Her voice (and cleavage) were better than many of the stars half her age that are currently touring.
On October 11 and 13, Streisand was scheduled to return to perform for the first time in her hometown of Brooklyn at the Barclays Center.
We saw a new Barbra on stage during the performance – Funny Girl has matured into Funny Momma. Jason Gould, her son by actor Elliot Gould, joined her on stage for his first public performance as a singer. She introduced him to her loyal fans with a short movie that he made for her 70th birthday. It was a beautiful montage of pictures of them together through the years accompanied by his singing a song that he had written.
A star was born on the stage. He is already being compared to Josh Groban.
The newcomer more than held his own in a duet of “How Deep Is the Ocean” with his superstar mother. The proud mother sat on the steps kvelling while her son performed solo.
“I will be right over here if you need me, but I know you won’t,” she said as she sat down.
Streisand was joined on stage by acclaimed trumpeter Chris Botti. She met Botti where all superstars meet.
“I am not one to drop addresses. I kept running into Botti at 1600 Pennsylvania Avenue, the White House,” she explained.
Il Volo, the trio of Italian tenors, also performed with Streisand. When they exited stage right to great applause, she joked, “Take that, Justin Bieber.”
One very intimate part of the concert was the “Ask Barbra” segment. Before the concert, fans could stop by a booth and write down questions for the superstar to answer on stage.
One concertgoer asked what Streisand thought about Republican nominee Mitt Romney eliminating Big Bird. At first, she hesitated.

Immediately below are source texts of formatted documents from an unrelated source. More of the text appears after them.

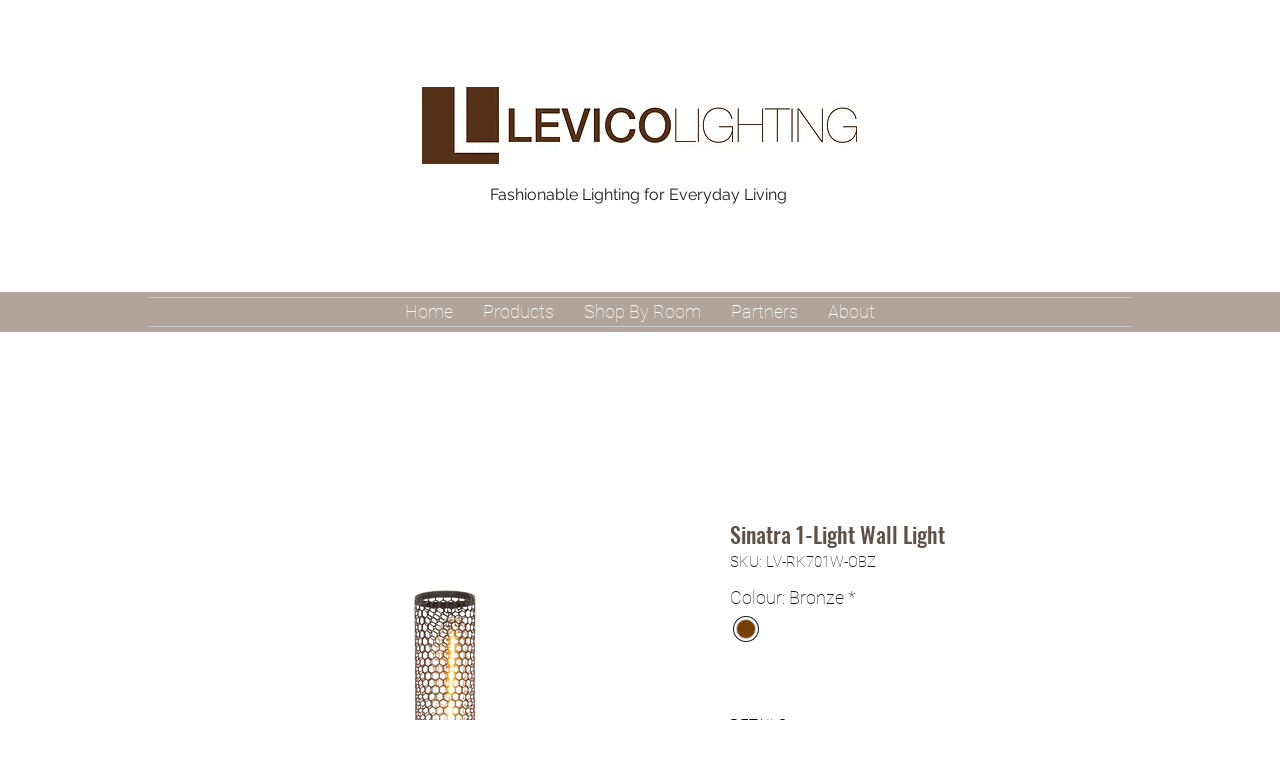

--- FILE ---
content_type: text/html; charset=utf-8
request_url: https://www.google.com/recaptcha/api2/aframe
body_size: 249
content:
<!DOCTYPE HTML><html><head><meta http-equiv="content-type" content="text/html; charset=UTF-8"></head><body><script nonce="CmoHUNkvJswk1gqJ-xvFmA">/** Anti-fraud and anti-abuse applications only. See google.com/recaptcha */ try{var clients={'sodar':'https://pagead2.googlesyndication.com/pagead/sodar?'};window.addEventListener("message",function(a){try{if(a.source===window.parent){var b=JSON.parse(a.data);var c=clients[b['id']];if(c){var d=document.createElement('img');d.src=c+b['params']+'&rc='+(localStorage.getItem("rc::a")?sessionStorage.getItem("rc::b"):"");window.document.body.appendChild(d);sessionStorage.setItem("rc::e",parseInt(sessionStorage.getItem("rc::e")||0)+1);localStorage.setItem("rc::h",'1769908929449');}}}catch(b){}});window.parent.postMessage("_grecaptcha_ready", "*");}catch(b){}</script></body></html>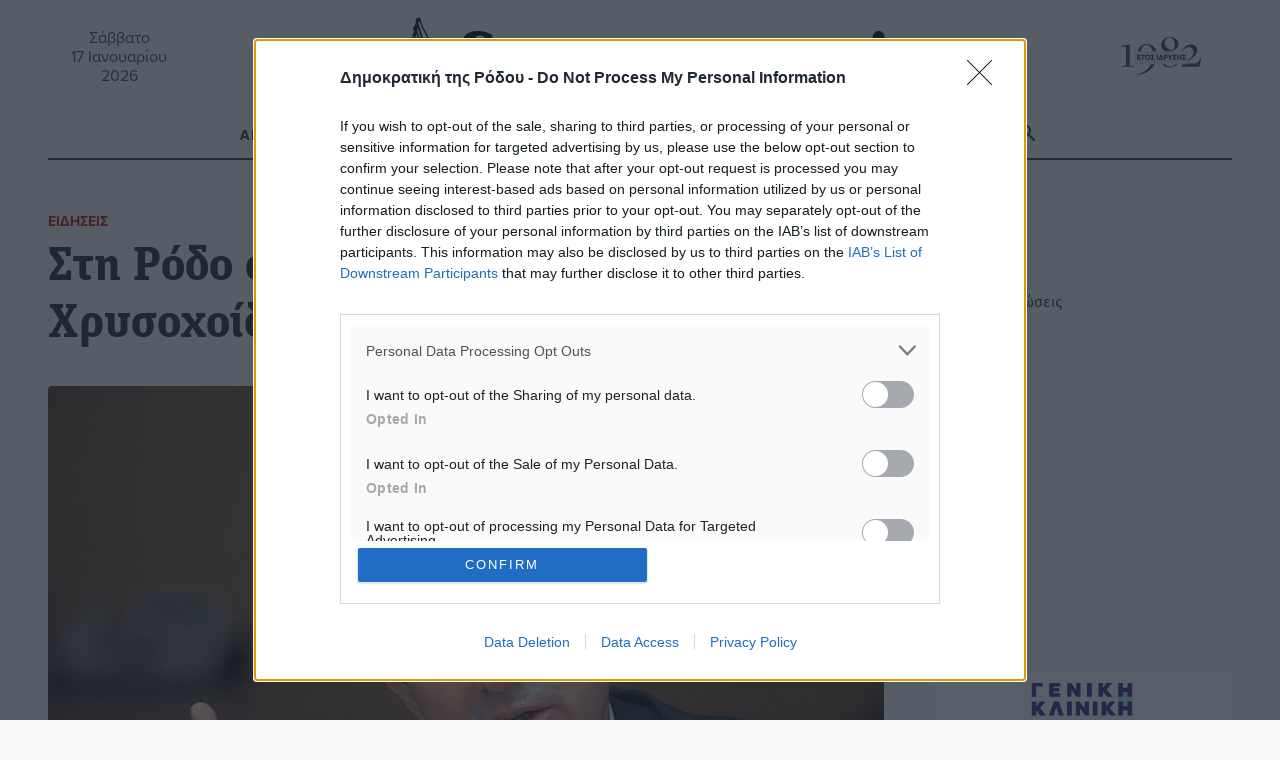

--- FILE ---
content_type: application/x-javascript
request_url: https://www.dimokratiki.gr/wp-content/themes/dimokratiki-2026/assets/build/js/main.min.js?ver=1765311349
body_size: 2274
content:
!function(){"use strict";
/**!  
	 * Utility Scripts  
	 * 
	 **/function e(){var e="",t=!1,n=!1;function a(e){var n=document.getElementsByTagName("body")[0],a=document.createElement("div");if(a.style.overflow="hidden",a.style.color="#000000",a.style.backgroundColor="transparent",a.style.textAlign="left",a.style.textDecoration="none",a.style.border="none",a.id="new_selection_block"+Math.random().toString(),void 0!==window.getSelection){var i=window.getSelection();if(i.toString())if(void 0!==i.setBaseAndExtent){var o=i.getRangeAt(0);a.style.width=.1,a.style.height=.1,a.appendChild(o.cloneContents()),(s=document.createElement("div")).innerHTML=e,a.appendChild(s),n.appendChild(a),i.selectAllChildren(a),window.setTimeout((function(){a.parentNode.removeChild(a),window.getSelection().setBaseAndExtent(o.startContainer,o.startOffset,o.endContainer,o.endOffset)}),0)}else{var r=e.replace(/<.*?>/gi,"");if(-1==i.toString().indexOf(r)){var s;(s=document.createElement("div")).style.position="fixed",n.appendChild(s),a.innerHTML=e,s.appendChild(a);var l=document.createRange();l.selectNode(s),i.addRange(l),window.setTimeout((function(){s.parentNode.removeChild(s)}),t?3e3:0)}}}else{var d=document.selection.createRange();a.style.width=0,a.style.height=0;var c=d.text.toString().toLowerCase();r=e.toLowerCase().replace(/<.*?>/gi,"");-1==c.indexOf(r)?a.innerHTML=d.htmlText+e:a.innerHTML=d.htmlText,n.appendChild(a);var m=n.createTextRange();m.moveToElementText(a),m.select(),window.setTimeout((function(){a.parentNode.removeChild(a),""!=d.text&&d.select()}),0)}}function i(t){a(e)}this.Init=function(a){if(e=a,window.addEventListener)if(window.navigator.userAgent.match("Firefox"))switch(window.navigator.userAgent.match(/Firefox\/\d/).toString()){case"Firefox/1":case"Firefox/2":document.addEventListener("mouseup",this.EventHandler,!1),t=!0,document.addEventListener("keyup",(function(e){17==e.which&&(n=!1)}),!1),document.addEventListener("keydown",(function(e){17==e.which&&(n=!0),67==e.which&&1==n&&i()}),!1);break;default:document.getElementsByTagName("body")[0].addEventListener("copy",this.EventHandler,!1)}else document.getElementsByTagName("body")[0].addEventListener("copy",this.EventHandler,!1);else document.getElementsByTagName("body")[0].attachEvent("oncopy",this.EventHandler)},this.ChangeTextInSelection=a,this.EventHandler=i}function t(){var t=new e,n=document.location.href;n+=n.indexOf(!1)?"&cp":"?cp",t.Init('<br><br>&nbsp;Πηγή:<a hef="http://www.dimokratiki.gr" target="_blank">www.dimokratiki.gr</a>',!0)}
/**!  
	 * Dimokratiki 2021
	 * Version:     1.0.0 
	 * @preserve
	 **/
/*!
	Mailchimp Ajax Submit
	jQuery Plugin
	Author: Siddharth Doshi
	*/
var n;window.attachEvent?window.attachEvent("onload",t):window.addEventListener?window.addEventListener("load",t,!1):window.onload=t,document.querySelector('[data-toggle="offcanvas"]').addEventListener("click",(function(){document.getElementById("offcanvas-menu").classList.toggle("open")})),document.getElementById("close-button").addEventListener("click",(function(e){document.getElementById("offcanvas-menu").classList.toggle("open"),e.preventDefault()}),!1),document.getElementById("search-button").addEventListener("click",(function(e){document.getElementById("site-search").classList.toggle("open"),document.querySelector(".slide-search-field").focus(),e.preventDefault()}),!1),console.log("%cmade by %c FUTURE MEDIA %c https://futuremedia.gr","padding:8px 4px; color:#282C35; line-height:24px;","padding:8px 16px; color:#ffffff; background-color:#2DB6F5; line-height:24px;","padding:8px 4px; color:#282C35; line-height:24px;"),(n=jQuery).ajaxChimp={responses:{"Στείλαμε ένα e-mail επιβεβαίωσης":0,"Παρακαλούμε εισάγετε το e-mail σας":1,"Η διεύθυνση e-mail πρέπει να περιέχει ένα @":2,"Η διεύθυνση e-mail είναι λανθασμένη (μετά το @)":3,"The username portion of the email address is invalid (the portion before the @: )":4,"Η διεύθυνση e-mail είναι λάθος":5},translations:{en:null},init:function(e,t){n(e).ajaxChimp(t)}},n.fn.ajaxChimp=function(e){return n(this).each((function(t,a){var i=n(a),o=i.find("input[type=email]"),r=i.find("label[for="+o.attr("id")+"]"),s=n.extend({url:i.attr("action"),language:"en"},e),l=s.url.replace("/post?","/post-json?").concat("&c=?");i.attr("novalidate","true"),o.attr("name","EMAIL"),i.submit((function(){var e={},t=i.serializeArray();n.each(t,(function(t,n){e[n.name]=n.value})),n.ajax({url:l,data:e,success:function(e){if("success"===e.result)t="We have sent you a confirmation email",r.removeClass("error").addClass("valid"),o.removeClass("error").addClass("valid");else{var t;o.removeClass("valid").addClass("error"),r.removeClass("valid").addClass("error");try{var a=e.msg.split(" - ",2);void 0===a[1]?t=e.msg:parseInt(a[0],10).toString()===a[0]?(a[0],t=a[1]):t=e.msg}catch(n){t=e.msg}}"en"!==s.language&&n.ajaxChimp.responses[t]&&n.ajaxChimp.translations&&n.ajaxChimp.translations[s.language]&&n.ajaxChimp.translations[s.language][n.ajaxChimp.responses[t]]&&(t=n.ajaxChimp.translations[s.language][n.ajaxChimp.responses[t]]),r.html(t),r.show(2e3),s.callback&&s.callback(e)},dataType:"jsonp",error:function(e,t){console.log("mailchimp ajax submit error: "+t)}});var a="Submitting...";return"en"!==s.language&&n.ajaxChimp.translations&&n.ajaxChimp.translations[s.language]&&n.ajaxChimp.translations[s.language].submit&&(a=n.ajaxChimp.translations[s.language].submit),r.html(a).show(2e3),!1}))})),this}}();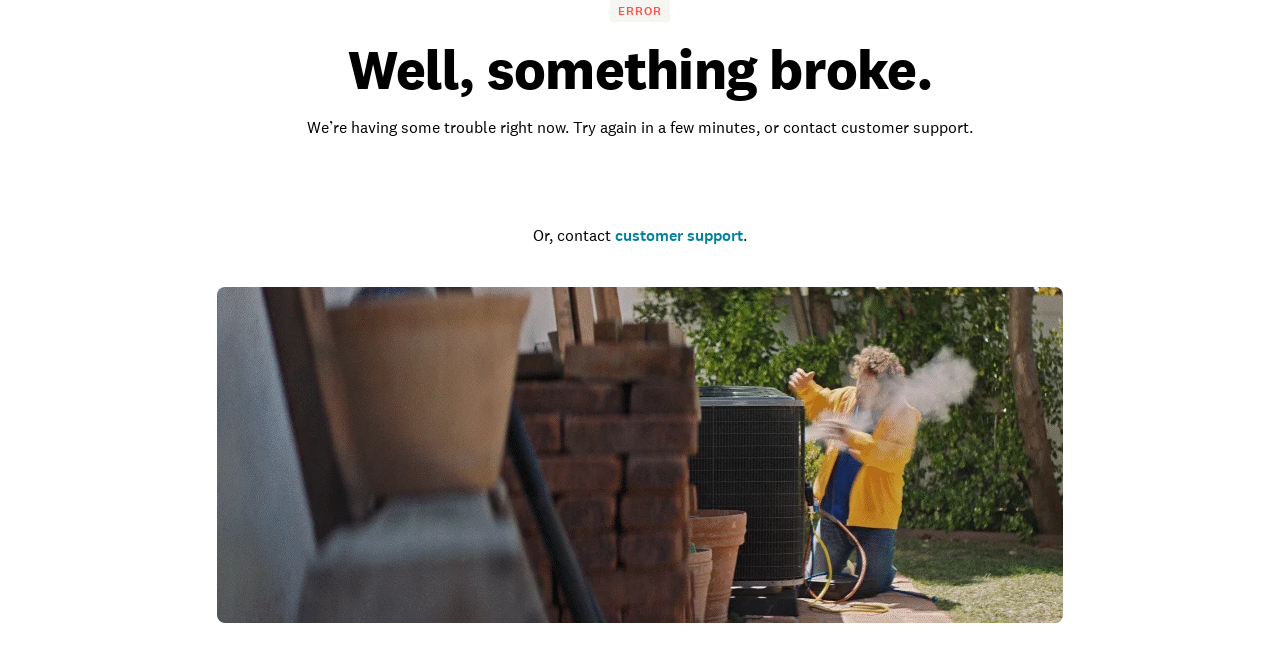

--- FILE ---
content_type: text/css; charset=UTF-8
request_url: https://www.homeadvisor.com/static/landing-pages-frontend/_next/static/css/a5b6ff20d1988e31.css
body_size: -387
content:
.SrFlowHeaderWrapper_angiIconOverride__8HWnJ{width:5em!important;height:2.5rem;min-height:40px}@media (min-width:601px){.SrFlowHeaderWrapper_angiIconOverride__8HWnJ{height:3rem;min-height:48px}}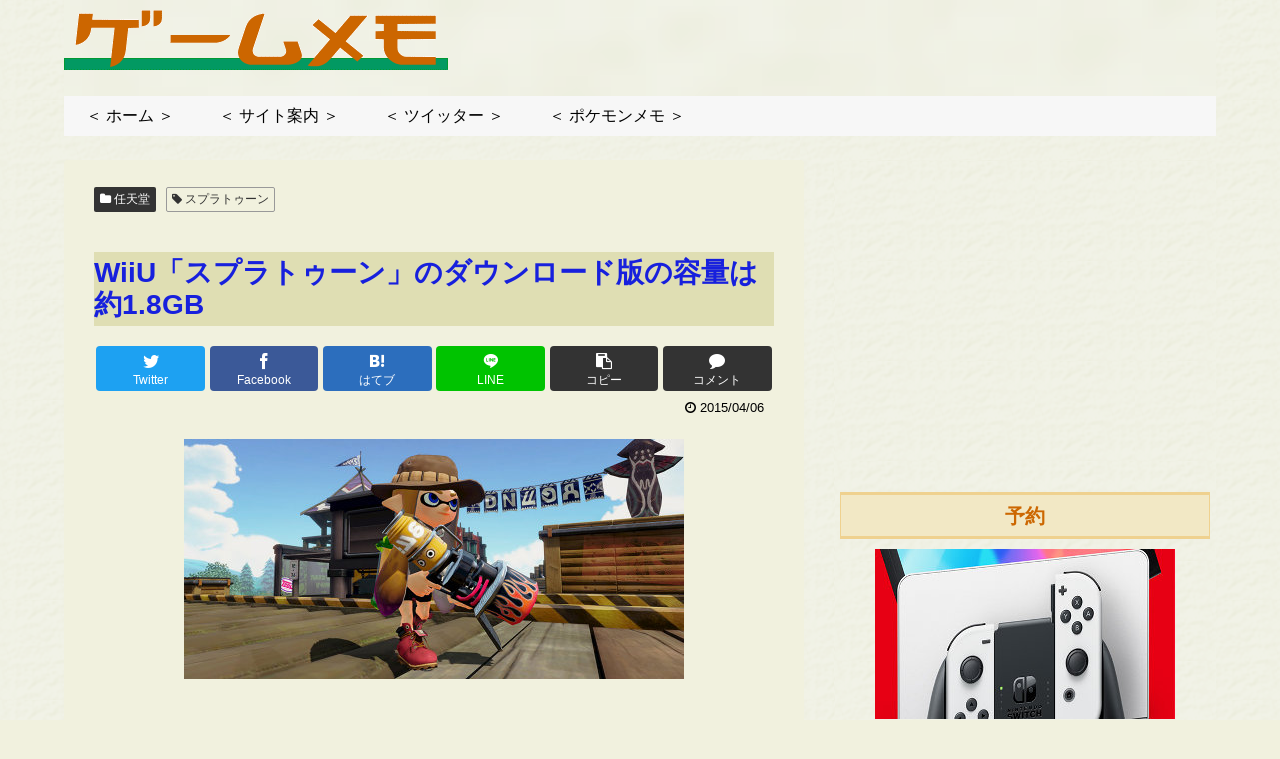

--- FILE ---
content_type: text/html; charset=utf-8
request_url: https://www.google.com/recaptcha/api2/aframe
body_size: 267
content:
<!DOCTYPE HTML><html><head><meta http-equiv="content-type" content="text/html; charset=UTF-8"></head><body><script nonce="l5xuDT7fDUJ-NH4V0eyR0A">/** Anti-fraud and anti-abuse applications only. See google.com/recaptcha */ try{var clients={'sodar':'https://pagead2.googlesyndication.com/pagead/sodar?'};window.addEventListener("message",function(a){try{if(a.source===window.parent){var b=JSON.parse(a.data);var c=clients[b['id']];if(c){var d=document.createElement('img');d.src=c+b['params']+'&rc='+(localStorage.getItem("rc::a")?sessionStorage.getItem("rc::b"):"");window.document.body.appendChild(d);sessionStorage.setItem("rc::e",parseInt(sessionStorage.getItem("rc::e")||0)+1);localStorage.setItem("rc::h",'1768845422528');}}}catch(b){}});window.parent.postMessage("_grecaptcha_ready", "*");}catch(b){}</script></body></html>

Babs, a longtime Democrat, said, “I love Big Bird. I was not going to talk about politics tonight.” Then she couldn’t resist. “I hope Romney never finds Sesame Street or 1600 Pennsylvania Avenue,” she said.
“How about that debate? Romney sounded like a proper Democrat.”
Streisand ended her concert with a plea to save the planet. She retold one of her favorite proverbs: “A society grows great when old men plant trees whose shade they will never sit in. We need to start planning for our children and grandchildren.”
“We are a land of lush forests and blue oceans, but we keep cutting down the trees and polluting the waters,” the singer explained.
Offstage, Streisand has been campaigning to fight women’s heart disease.
She has donated $10 million to the Cedar-Sinai’s Women’s Heart Center, and has raised more than $10 million from Joan and Irwin Jacobs, Sumner Redstone, Haim and Cheryl Saban, Mayor Mike Bloomberg, Barry Diller and Diane Von Furstenberg, Ricki and Ralph Lauren and Ron Perelman for the Women’s Heart Center at Cedars-Sinai Hospital.
Former US president Bill Clinton, who has heart disease, attended a star-studded fundraiser at her Malibu Beach House in June. Israeli Lior Suchard, a self-professed “supernatural entertainer” who won a Uri Geller contest, performed. At that event, Cedars-Sinai announced that they were renaming the center in her honor.
Streisand explained why the fight against women’s heart disease means so much to her.
“Why am I here... because I can’t stand inequality,” she said. “Whether it is about civil rights, gay rights, or gender discrimination: This was long before I made Yentl, which is about a women’s struggle in a man’s world, or the war on women that is being talked about now.”
She first learned about the issue when a close male friend was being treated by Dr.
Noel Bairey Merz. The doctor was able to reverse his heart disease with open-heart surgery.
“I like to think that I am sort of well informed, but I was shocked to learn that heart disease kills more women than all cancers combined and that more women die annually from heart disease,” Streisand stressed. “Last year, in the United States alone, nearly 500,000 women died from it.”
Yet most of the research in heart disease is done on men and very little money is allocated to research specifically on women’s heart disease. Streisand said, “The only message that sends is that even in scientific research, women are still treated as second-class citizens. That is unacceptable.”